Film français de Maël Piriou (2025), avec Julia Piaton, Grégory Gadebois, Quentin Dolmaire… 1h24. Sortie le 30 avril 2025.
Grégory Gadebois
Il est des idées qui ne se perdent pas et ne se transforment que modérément. C’est le cas de l’argument du premier long métrage de Maël Piriou qui a déjà servi à déjà plusieurs reprises dans des contextes assez différents. Tout est parti du film belge Hasta la Vista (2011), lui-même inspiré pour une bonne part du combat mené par l’avocat britannique Asta Philpot pour faire reconnaître officiellement le droit à la sexualité des handicapés. Distribuée sur un coup de cœur par Claude Lelouch, cette comédie de mœurs a engendré une déclinaison néerlandaise, Adios Amigos (2016), et pas moins de deux remakes américains : Mission paradis (2019) pour le cinéma et Why Do You Love Me (2023) pour la télévision. Un engouement qui s’explique par au moins deux raisons : c’est un “Feel Good Road Movie” qui porte un regard à la fois singulier, bienveillant et audacieux sur le handicap en le confrontant à une thématique délicate : la vie sexuelle et une libido difficile à satisfaire. Cette virée superbe qui met le cap sur une maison close a pour protagonistes trois individus victimes de problèmes de motricité et désireux de satisfaire leur libido en faisant appel à des services d’aide à la personne d’un type un peu particulier qui rappellent ces temps pas si reculés où les garçons de bonne famille se faisaient dépuceler par des prostituées rémunérées par leurs parents en guise d’éducation sexuelle. Le mécanisme est éprouvé pour avoir déjà beaucoup servi et cette version en affine certaines composantes, grâce à un casting particulièrement efficace qui mêle trois comédiens venus a priori d’univers assez différents et se concentre à dessein sur ce noyau dur. Le succès populaire rencontré par des films comme Le huitième jour (1996), Intouchables (2011) et Un p’tit truc en plus (2024) a démontré que le handicap abordé avec délicatesse peut engendrer des succès populaires mémorables.

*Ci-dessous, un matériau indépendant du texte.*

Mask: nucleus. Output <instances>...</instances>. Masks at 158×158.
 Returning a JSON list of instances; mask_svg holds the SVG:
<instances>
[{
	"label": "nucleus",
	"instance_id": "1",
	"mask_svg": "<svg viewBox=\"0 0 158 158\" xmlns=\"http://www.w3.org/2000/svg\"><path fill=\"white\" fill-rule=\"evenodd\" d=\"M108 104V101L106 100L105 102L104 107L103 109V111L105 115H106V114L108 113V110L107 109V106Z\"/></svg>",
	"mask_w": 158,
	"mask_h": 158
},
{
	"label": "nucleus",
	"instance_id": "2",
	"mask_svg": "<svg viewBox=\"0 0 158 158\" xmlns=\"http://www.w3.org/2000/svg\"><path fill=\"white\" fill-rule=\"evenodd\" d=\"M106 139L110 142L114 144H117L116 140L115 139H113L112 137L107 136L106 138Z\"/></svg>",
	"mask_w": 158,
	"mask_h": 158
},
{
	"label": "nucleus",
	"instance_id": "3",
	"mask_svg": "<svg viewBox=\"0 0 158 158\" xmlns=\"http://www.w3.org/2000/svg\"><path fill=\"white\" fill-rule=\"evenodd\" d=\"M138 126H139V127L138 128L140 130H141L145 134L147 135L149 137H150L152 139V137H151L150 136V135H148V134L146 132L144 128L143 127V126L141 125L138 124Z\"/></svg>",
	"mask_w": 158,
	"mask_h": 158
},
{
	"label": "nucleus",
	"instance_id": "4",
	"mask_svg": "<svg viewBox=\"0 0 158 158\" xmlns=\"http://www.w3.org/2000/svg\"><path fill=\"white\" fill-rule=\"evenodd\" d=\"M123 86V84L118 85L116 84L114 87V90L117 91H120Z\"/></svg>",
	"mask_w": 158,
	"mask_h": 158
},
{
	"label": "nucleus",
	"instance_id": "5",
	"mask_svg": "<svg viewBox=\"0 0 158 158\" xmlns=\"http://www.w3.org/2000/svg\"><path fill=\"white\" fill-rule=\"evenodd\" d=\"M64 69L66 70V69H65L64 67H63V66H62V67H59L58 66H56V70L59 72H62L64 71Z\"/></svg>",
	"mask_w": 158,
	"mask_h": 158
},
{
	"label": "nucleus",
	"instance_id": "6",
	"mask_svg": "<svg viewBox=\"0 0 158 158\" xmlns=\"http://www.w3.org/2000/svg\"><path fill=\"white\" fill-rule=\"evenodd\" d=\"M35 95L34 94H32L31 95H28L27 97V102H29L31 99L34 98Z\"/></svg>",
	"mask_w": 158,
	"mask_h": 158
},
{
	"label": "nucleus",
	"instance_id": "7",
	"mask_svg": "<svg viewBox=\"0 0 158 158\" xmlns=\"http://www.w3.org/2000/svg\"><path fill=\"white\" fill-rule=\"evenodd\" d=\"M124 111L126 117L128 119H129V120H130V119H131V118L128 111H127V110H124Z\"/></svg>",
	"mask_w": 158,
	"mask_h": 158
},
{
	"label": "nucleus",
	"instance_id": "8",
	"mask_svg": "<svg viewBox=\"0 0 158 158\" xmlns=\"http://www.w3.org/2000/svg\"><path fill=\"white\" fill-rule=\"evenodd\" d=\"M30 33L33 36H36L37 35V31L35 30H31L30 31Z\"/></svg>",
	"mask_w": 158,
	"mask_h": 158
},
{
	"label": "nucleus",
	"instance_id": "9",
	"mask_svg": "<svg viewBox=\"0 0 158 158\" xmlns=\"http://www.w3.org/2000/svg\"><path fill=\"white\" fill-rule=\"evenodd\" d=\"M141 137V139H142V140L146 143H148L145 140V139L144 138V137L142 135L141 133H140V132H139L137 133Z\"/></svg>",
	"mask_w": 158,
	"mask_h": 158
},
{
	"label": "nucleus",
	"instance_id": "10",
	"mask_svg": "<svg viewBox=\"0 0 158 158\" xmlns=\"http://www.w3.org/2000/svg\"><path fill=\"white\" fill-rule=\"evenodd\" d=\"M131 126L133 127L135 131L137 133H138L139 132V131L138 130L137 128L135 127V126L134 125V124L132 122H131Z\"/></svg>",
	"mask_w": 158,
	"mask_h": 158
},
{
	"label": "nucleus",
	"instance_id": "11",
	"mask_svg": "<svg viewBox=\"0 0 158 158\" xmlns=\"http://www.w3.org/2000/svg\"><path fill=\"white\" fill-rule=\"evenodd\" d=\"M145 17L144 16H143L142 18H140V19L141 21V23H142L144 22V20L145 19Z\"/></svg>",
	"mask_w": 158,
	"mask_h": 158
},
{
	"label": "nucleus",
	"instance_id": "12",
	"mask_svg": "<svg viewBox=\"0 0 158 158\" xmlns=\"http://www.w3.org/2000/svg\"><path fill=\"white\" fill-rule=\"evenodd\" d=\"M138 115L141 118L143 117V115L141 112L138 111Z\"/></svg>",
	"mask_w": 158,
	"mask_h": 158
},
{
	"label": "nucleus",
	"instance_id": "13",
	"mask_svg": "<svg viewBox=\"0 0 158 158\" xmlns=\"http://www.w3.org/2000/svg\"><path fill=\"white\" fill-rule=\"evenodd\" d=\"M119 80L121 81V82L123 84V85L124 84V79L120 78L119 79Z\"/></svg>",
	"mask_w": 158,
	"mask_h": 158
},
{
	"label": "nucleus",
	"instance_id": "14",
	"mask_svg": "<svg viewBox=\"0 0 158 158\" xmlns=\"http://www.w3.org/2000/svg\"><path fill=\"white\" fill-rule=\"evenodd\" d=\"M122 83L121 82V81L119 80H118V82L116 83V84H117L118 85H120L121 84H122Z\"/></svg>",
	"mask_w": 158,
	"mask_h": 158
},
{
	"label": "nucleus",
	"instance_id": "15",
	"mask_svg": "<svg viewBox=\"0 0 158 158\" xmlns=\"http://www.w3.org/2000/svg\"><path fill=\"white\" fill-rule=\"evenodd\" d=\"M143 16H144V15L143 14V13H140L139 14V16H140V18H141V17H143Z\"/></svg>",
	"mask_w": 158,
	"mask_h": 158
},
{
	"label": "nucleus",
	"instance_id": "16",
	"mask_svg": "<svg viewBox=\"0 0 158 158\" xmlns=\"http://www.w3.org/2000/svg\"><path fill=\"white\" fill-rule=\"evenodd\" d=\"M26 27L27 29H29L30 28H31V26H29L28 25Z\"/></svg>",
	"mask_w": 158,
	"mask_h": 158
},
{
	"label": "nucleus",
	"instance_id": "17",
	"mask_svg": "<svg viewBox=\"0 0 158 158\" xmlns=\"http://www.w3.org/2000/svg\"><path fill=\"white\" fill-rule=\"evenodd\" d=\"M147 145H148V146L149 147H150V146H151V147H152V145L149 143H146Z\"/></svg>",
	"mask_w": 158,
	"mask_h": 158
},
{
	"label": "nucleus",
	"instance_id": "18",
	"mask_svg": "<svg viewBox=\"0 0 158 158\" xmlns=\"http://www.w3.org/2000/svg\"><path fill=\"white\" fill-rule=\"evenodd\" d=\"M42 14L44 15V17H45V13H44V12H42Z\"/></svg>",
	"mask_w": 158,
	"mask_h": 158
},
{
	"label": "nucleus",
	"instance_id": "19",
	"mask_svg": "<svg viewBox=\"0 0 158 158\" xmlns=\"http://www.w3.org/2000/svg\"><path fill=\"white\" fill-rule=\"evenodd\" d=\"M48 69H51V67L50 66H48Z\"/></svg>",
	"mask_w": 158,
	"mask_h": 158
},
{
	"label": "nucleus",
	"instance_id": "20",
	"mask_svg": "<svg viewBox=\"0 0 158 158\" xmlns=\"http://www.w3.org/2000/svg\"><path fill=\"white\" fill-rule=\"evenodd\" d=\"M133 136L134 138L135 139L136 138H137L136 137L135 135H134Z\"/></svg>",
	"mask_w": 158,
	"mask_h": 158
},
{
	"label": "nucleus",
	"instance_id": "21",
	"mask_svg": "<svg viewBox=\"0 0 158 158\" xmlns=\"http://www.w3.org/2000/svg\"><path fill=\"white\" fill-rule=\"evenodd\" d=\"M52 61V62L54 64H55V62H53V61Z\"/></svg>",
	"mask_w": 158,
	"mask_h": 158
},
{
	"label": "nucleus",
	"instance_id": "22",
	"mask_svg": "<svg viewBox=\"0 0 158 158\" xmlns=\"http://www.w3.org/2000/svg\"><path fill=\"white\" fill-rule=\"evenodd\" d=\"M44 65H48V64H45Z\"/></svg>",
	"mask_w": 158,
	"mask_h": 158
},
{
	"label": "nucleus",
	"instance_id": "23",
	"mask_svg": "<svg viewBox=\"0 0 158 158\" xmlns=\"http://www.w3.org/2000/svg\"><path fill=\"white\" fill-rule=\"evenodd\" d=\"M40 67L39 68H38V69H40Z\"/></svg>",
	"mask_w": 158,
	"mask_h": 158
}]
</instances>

Une avocate atteinte d’une maladie incurable embarque son meilleur ami, handicapé lui aussi, et recrute l’un de ses clients comme chauffeur pour rallier une maison close en Espagne afin que le corps exulte. Évidemment, rien ne se passe tout à fait comme prévu… On a beau connaître la chanson, elle produit toujours son effet. D’autant plus que le nombre des protagonistes se réduit ici à un trio et que, comme l’affirme la sagesse populaire, la destination apparaît assez vite moins importante que l’itinéraire qui permet de l’atteindre. Et c’est là où intervient de façon déterminante le casting qui repose sur un trio pour le moins inattendu : Julia Piaton, omniprésente sur les écrans ces temps-ci, parfois dans des rôles secondaires, du Secret de Khéops au Mélange des genres, en passant par Les règles de l’art et bientôt La venue de l’avenir, Grégory Gadebois dans son emploi familier d’ours mal léché avec un cœur gros comme ça et Quentin Dolmaire, éternel rêveur et ludion atypique révélé par Arnaud Desplechin dans Trois souvenirs de ma jeunesse. Une association de bienfaiteurs qui produit des étincelles et réussit la prouesse de renouveler l’argument originel développé par Geoffrey Enthoven. Le film réussit la prouesse de passer du rire aux larmes, parfois à l’intérieur d’une même scène, et surtout d’éviter le pathos et la solennité grâce à des comédiens valides qui interprètent ces rôles de pure composition avec une constante retenue et un tact exemplaire. Il s’agit en fait moins d’un remake au sens propre du terme que d’une variation autour d’un même thème.